In the hopes of being proactive, administrators within the Whitewater Unified School District are recommending elected officials begin planning for all of the possible outcomes that could arise if neighboring Palmyra-Eagle School District ceases to exist at the end of the current school year.

Business Manager Matthew Sylvester-Knudtson and District Administrator Mark Elworthy have been providing the School Board with updates of the current collaboration, which is expected to continue into the fall.

Elworthy and Sylvester-Knudtson met with their counterparts in Palmyra-Eagle in August, and both plan to meet with representatives from the seven surrounding school districts at least twice this month to explore possibilities.

But within Whitewater, Sylvester-Knudtson and Elworthy are recommending at least a contingent of the School Board begin hashing over some of the possible issues that could arise in the aftermath of PEASD’s dissolution.

“At this point, what we’re recommending is the board establish a committee to begin investigating possible scenarios and begin planning for each of them,” Sylvester-Knudtson said when the School Board held its regular meeting Aug. 26.

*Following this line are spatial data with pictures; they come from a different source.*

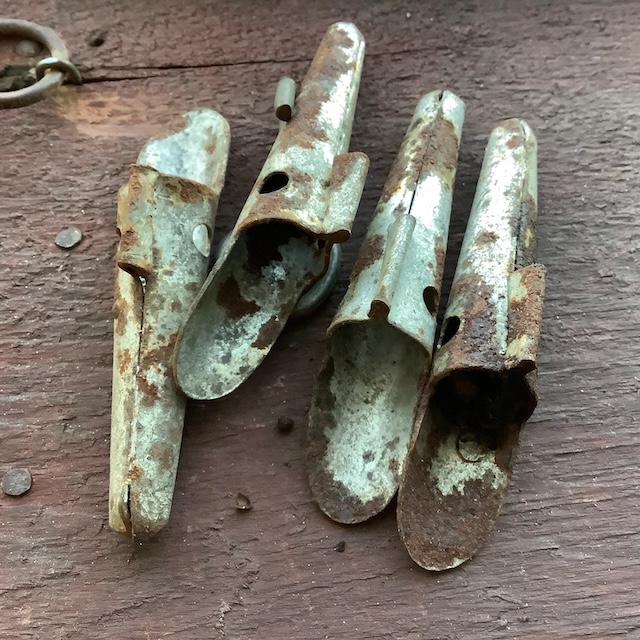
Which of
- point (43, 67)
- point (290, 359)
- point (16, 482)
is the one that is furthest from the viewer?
point (43, 67)

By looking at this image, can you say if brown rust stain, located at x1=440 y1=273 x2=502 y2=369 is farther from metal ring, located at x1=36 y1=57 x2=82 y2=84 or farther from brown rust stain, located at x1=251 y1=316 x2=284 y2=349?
Result: metal ring, located at x1=36 y1=57 x2=82 y2=84

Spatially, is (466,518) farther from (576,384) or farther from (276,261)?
(276,261)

In preliminary discussions, several board members expressed a desire to have the full seven-member elected body involved in the scenario planning exercise. The possibility of extending it even further, to the broader community, also was explored.

Although the current school year is just getting underway, Sylvester-Knudtson and Elworthy said there are a number of considerations that could play into WUSD’s future if boundary lines are amended in the wake of PEASD’s cessation. Curriculum, technology and facilities are among them.

“We’d probably like to have some options,” Elworthy said, pointing to the validity of having a scenario-planning group convened.

PEASD’s School Board in July approved a resolution seeking dissolution, an important maneuver that kicks the matter over to the Wisconsin Department of Public Instruction.

This fall plans call for DPI forming a School District Boundary Appeal Board, with broad representation of educators across the state. A decision on the status of PEASD is expected by Jan. 15.